Naar aanleiding van het op 5 maart 2024 verschenen bericht op verschillende media met als titel: PALU: “Burgerlijke ongehoorzaamheid loert om de hoek”, wenst het Ministerie van Openbare Werken de volgende reactie te geven.
Het project voor de bouw van de Corantijnbrug is reeds voor het jaar 2009 ontstaan, waarbij studies zijn uitgevoerd en diverse voorwaarden zijn bekeken voor een ontwerp. De nadruk wordt erop gevestigd dat het hierbij gaat om een grensoverschrijdend project en er dus sprake is van een nauwe samenwerking tussen buurlanden. Hierbij wordt dan ook gebruikgemaakt van wederzijdse deskundigheid en gezamenlijke voorbereidingen bij de uitvoeringsaspecten.
In het verlengde hiervan heeft de Guyanese regering ook een rol te vervullen en worden de relevante handelingen, om uiteindelijk tot de bouw in beide landen te komen, verricht met behulp van inzet van wederzijdse deskundigen. Hierbij staat samenwerking centraal, hetgeen de regering in het jaar 2009 -2010 en tussen 2010-2020 niet heeft nagestreefd waardoor er nooit een brug is gekomen.

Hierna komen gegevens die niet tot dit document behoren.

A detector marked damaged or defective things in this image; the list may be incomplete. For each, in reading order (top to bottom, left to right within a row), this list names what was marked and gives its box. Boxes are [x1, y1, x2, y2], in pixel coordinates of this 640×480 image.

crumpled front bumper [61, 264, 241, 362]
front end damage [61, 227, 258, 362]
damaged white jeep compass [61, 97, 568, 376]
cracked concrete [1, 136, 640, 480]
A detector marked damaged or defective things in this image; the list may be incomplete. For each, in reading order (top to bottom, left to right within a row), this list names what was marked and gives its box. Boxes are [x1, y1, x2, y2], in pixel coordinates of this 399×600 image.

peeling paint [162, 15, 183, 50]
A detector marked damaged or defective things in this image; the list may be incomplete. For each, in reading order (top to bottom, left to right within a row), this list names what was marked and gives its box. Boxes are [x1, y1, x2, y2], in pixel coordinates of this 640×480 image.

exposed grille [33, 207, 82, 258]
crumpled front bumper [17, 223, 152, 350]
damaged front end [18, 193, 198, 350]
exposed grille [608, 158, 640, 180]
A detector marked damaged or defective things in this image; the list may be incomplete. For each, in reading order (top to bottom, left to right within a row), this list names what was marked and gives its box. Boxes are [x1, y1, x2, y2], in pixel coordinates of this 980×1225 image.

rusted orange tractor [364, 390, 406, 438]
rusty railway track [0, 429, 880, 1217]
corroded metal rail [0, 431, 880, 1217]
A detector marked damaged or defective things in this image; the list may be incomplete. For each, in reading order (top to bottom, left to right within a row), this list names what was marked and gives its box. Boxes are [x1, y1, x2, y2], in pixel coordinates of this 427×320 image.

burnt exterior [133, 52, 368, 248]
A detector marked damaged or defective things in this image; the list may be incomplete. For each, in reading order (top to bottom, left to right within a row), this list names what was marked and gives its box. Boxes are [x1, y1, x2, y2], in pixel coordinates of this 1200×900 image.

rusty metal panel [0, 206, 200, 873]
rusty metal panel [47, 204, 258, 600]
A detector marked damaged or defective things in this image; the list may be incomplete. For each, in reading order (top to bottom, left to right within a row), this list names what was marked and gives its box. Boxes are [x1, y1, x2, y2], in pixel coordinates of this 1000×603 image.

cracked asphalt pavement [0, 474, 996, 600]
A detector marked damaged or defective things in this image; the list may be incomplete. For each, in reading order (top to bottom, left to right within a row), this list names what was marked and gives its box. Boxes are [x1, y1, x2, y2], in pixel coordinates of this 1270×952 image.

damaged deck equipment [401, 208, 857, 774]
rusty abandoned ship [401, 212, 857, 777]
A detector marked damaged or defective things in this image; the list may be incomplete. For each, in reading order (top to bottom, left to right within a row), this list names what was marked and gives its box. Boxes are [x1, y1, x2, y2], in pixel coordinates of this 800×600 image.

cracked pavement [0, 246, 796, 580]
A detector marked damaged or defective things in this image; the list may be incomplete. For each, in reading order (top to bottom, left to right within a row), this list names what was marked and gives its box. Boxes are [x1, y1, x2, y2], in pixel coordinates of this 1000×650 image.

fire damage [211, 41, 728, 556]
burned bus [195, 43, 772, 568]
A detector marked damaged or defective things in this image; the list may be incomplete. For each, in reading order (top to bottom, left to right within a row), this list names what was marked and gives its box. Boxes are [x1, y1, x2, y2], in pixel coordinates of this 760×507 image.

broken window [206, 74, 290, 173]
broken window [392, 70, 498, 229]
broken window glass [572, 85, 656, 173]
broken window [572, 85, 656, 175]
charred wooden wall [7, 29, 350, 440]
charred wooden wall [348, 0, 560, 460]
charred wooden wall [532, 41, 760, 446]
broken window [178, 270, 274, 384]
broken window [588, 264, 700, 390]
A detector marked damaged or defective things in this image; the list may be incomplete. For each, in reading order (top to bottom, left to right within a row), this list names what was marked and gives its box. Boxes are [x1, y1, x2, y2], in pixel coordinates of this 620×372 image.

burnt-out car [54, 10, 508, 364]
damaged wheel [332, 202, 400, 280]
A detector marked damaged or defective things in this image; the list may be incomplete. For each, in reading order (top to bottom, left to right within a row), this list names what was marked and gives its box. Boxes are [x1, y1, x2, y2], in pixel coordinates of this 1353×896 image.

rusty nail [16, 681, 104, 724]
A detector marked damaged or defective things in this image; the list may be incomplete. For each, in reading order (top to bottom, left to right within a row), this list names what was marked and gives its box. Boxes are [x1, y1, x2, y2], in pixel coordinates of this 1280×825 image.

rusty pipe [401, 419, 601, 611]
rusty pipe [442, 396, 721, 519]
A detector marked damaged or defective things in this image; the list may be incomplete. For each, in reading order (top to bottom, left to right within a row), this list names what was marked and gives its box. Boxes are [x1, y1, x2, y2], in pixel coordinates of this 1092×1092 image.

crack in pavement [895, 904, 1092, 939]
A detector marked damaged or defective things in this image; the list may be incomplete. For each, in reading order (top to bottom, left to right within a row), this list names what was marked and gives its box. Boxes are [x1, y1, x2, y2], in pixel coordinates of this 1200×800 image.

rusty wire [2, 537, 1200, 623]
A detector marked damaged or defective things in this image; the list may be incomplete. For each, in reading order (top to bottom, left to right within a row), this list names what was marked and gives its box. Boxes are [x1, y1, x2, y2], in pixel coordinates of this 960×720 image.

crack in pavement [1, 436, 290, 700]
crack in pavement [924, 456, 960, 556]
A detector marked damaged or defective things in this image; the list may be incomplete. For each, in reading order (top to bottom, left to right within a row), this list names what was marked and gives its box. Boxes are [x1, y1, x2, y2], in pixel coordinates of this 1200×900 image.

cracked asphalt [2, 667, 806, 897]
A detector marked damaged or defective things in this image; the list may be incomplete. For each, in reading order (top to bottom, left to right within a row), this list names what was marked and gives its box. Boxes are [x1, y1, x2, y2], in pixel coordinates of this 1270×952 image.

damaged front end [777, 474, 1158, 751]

Door de huidige regering wordt op basis van gezamenlijke inzet en respectering van de wederzijdse soevereiniteit uitvoering gegeven aan het project voor de bouw van de Corantijnbrug. Tenslotte is het ministerie de mening toegedaan dat de PALU de vrijheid heeft beleidsaangelegenheden te bespreken, doch geen (voorbarige) conclusies moet trekken over het al dan niet dienen van het nationaal belang.